Avec ce magnifique ouvrage, Jean Delize nous (re)-plonge dans l’univers singulier et passionnant de la U-Bootewaffe durant la Seconde Guerre mondiale.
Spécialiste des marines françaises, anglaises et allemandes, Jean Delize livre dans Les hommes des U-Boote un travail inédit, remarquable et superbement illustré par nombreuses photos (manœuvres, combats, plongées, portraits mais aussi objets). Il est vrai que le sujet, passionnant au demeurant, a largement été traité à travers d’innombrables livres consacrés aux grandes batailles livrées par les « Loups gris » de Dönitz dans l’Atlantique et ailleurs. On croyait ainsi tout savoir de ces sous-marins, des As et de leurs machines. Bien plus qu’un ouvrage supplémentaire sur la question, l’auteur pénètre véritablement dans l’intimité de ces combattants de l’impossible en observant les hommes, du machiniste à l’emblématique « Kaleunt » (Kapitän-Leutnant).
Pour la première fois en langue française, l’auteur nous offre une vision « de l’intérieur » : quelle fut la formation des officiers et des sous-mariniers ? Comment cette Arme a-t-elle évolué tout au long de la guerre ? Quels rapports entretenaient ces soldats singuliers qui avaient un statut « à part » dans la Wehrmacht ? Comment vivaient ces hommes dans leurs sous-marins ?
La renaissance de cette Arme de prestige est due à deux facteurs fondamentaux. Dans un premier temps, et logiquement, la U-Bootewaffe est l’héritière de sa brillante aînée de la Grande Guerre. Grâce à l’expérience acquise durant les années 1914-1918, la Kriegsmarine profite de cadres excellents pour la formation de ses hommes. D’autre part, l’Allemagne sait contourner les inspections alliées qui doivent vérifier que les clauses du Traité de Versailles sont appliquées. Comme souvent en histoire militaire, la volonté irréductible d’un homme peut bouleverser la destinée d’une Arme. Karl Dönitz va imposer sa stratégie sous-marine qui prendra le pas sur la surface.
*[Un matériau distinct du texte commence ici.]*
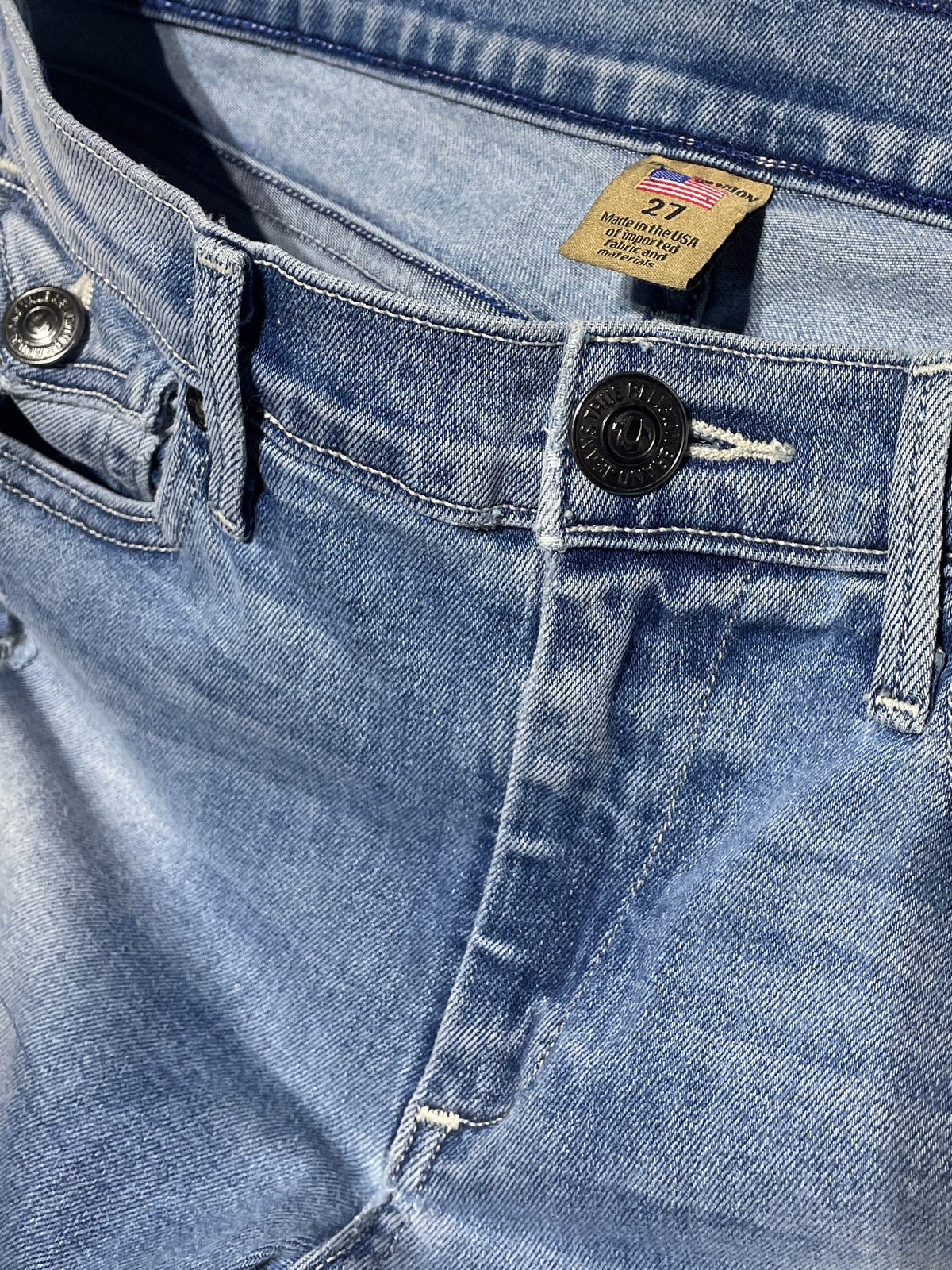 True Religion Halle Mid Rise Super Skinny Distressed Jeans - Size 27 Women’s Made in USA Untitled Nov19_18:06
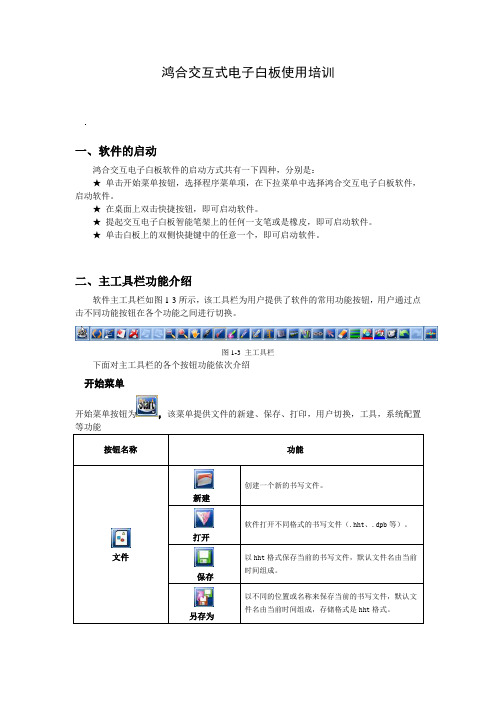 鸿合电子白板的使用说明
S’immisçant dans le quotidien souvent « étroit » des officiers, Jean Delize dépeint l’esprit de corps de cette Arme, singulier jusqu’au port non réglementaire de la casquette blanche du « Kaleunt » habituellement réservée à la tenue d’été.
Centre privilégié de cet ouvrage, les sous-mariniers, du commandant à l’équipage, entretiennent des relations atypiques dans la Wehrmacht, à commencer par celles du « Lion » Dönitz avec ses commandants de U-Boote qu’il reçoit personnellement à chaque retour de mission. « La liberté de ton, sans a priori ni idée préconçue met en valeur l’expérience », principe que l’on retrouve dans d’autres marines de guerre, au-delà de la Seconde Guerre mondiale. Mais la machine n’est pas pour autant laissée de côté. Jean Delize revient sur les éléments clefs du U-Boot : transmettre, se cacher, viser, tirer et réparer. En outre, quelques doubles pages superbement illustrées nous permettent d’en savoir un peu plus sur quelques spécialités propres à l’arme sous-marine.
L’auteur revient enfin, sur le rôle du sous-marin et ses différents types de missions. De l’effervescence des appareillages aux plongées, l’auteur nous fait vivre l’excitation du départ et l’atmosphère moite de l’univers verrouillé des U-Boote. Les patrouilles sont longues et Jean Delize nous fait passer une journée type dans le bâtiment, entre les tiers de quarts, les parties de cartes qui permettent de tuer les interminables heures d’attente, si insupportables, qu’une alerte et un danger imminent sont presque toujours attendus avec impatience. Alors la « chasse » peut commencer…
Les hommes des U-Boote, la vie quotidienne à bord des sous-marins du IIIe Reich, Histoire & Collections, 127 pages, 38,95 €.